Die Anlage gibt es seit über fünf Jahrzehnten. Vor etwa 25 Jahren hat sie Robert Bickel zusammen mit seinem mittlerweile verstorbenen Duttweilerer Jagdfreund Alois Mayer vom dem Erbauer übernommen. Er berichtet auch, dass die Pappeln in den 50er-Jahren gepflanzt wurden, weil sie schnell wachsen und gutes Holz bringen.
Aber in den Jahren 2013 bis 2015 habe die Stadt aus Gründen der Verkehrssicherheit großflächig ganze Reihen zwischen Duttweiler und Geinsheim gerodet jetzt war auch wieder der Baumkontrolleur der Stadt bei ihm und hat den Schaden begutachtet. Anscheinend hat die Stadt damit gerechnet, dass es zu einem Schaden kommt, denn die Rheinpfalz zitiert den Pressesprecher der Stadt, demnach der letzte Sturm nur zutage gefördert habe, was bereits geschwelt habe: „Wahrscheinlich ein Wurzelpilz“. Dieser verwies auch auf die Eigentumsverhältnisse, obwohl ihm nicht bekannt sei, von wem die Bäume "sicher vor der Eingemeindung" gesetzt wurden.

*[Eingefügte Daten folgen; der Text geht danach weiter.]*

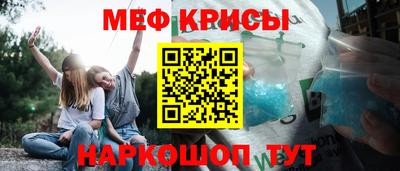 винт Будённовск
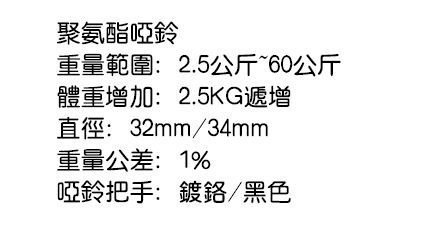 CPU啞鈴 CPU啞鈴, 聚氨酯啞鈴, 抗摔啞鈴, 環保啞鈴, 鍍鉻啞鈴桿, 緊湊設計啞鈴, 耐磨啞鈴, 專業訓練啞鈴, XMASTER啞鈴, 健身房專用啞鈴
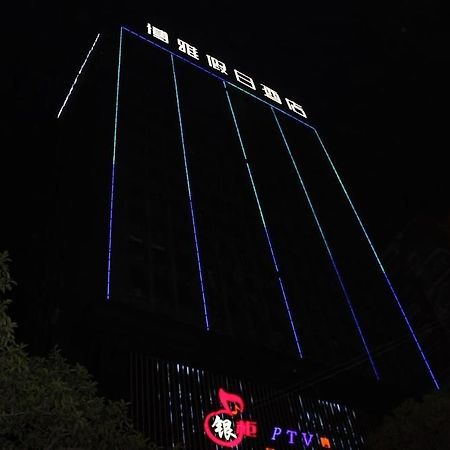 Boya Holiday Ξενοδοχείο Γκουανγκζού Εξωτερικό φωτογραφία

Da über städtisch übernommene pflegerische Absprachen sei nichts bekannt, ist der Grundstückseigentümer in der Verantwortung.

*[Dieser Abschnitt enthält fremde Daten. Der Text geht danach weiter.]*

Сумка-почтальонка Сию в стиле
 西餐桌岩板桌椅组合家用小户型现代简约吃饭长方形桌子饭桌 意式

Aber es bestehe die Gefahr, dass sich die Wurzelkrankheit vom einen zum nächsten Baum überträgt, ob weitere Bäume betroffen sind, könne aber erst nach einer eingehenden Untersuchung festgestellt werden.
Ungeachtet dessen haben die Pappeln an diesem wassernahen Standort mit über 70 Jahren ihr Lebensende erreicht und können absterben.
Bickel indes will das Gelände aufgeben und hofft auf einen Standort am Hintergraben, den ihm Stadt zur Verfügung stellen könnte.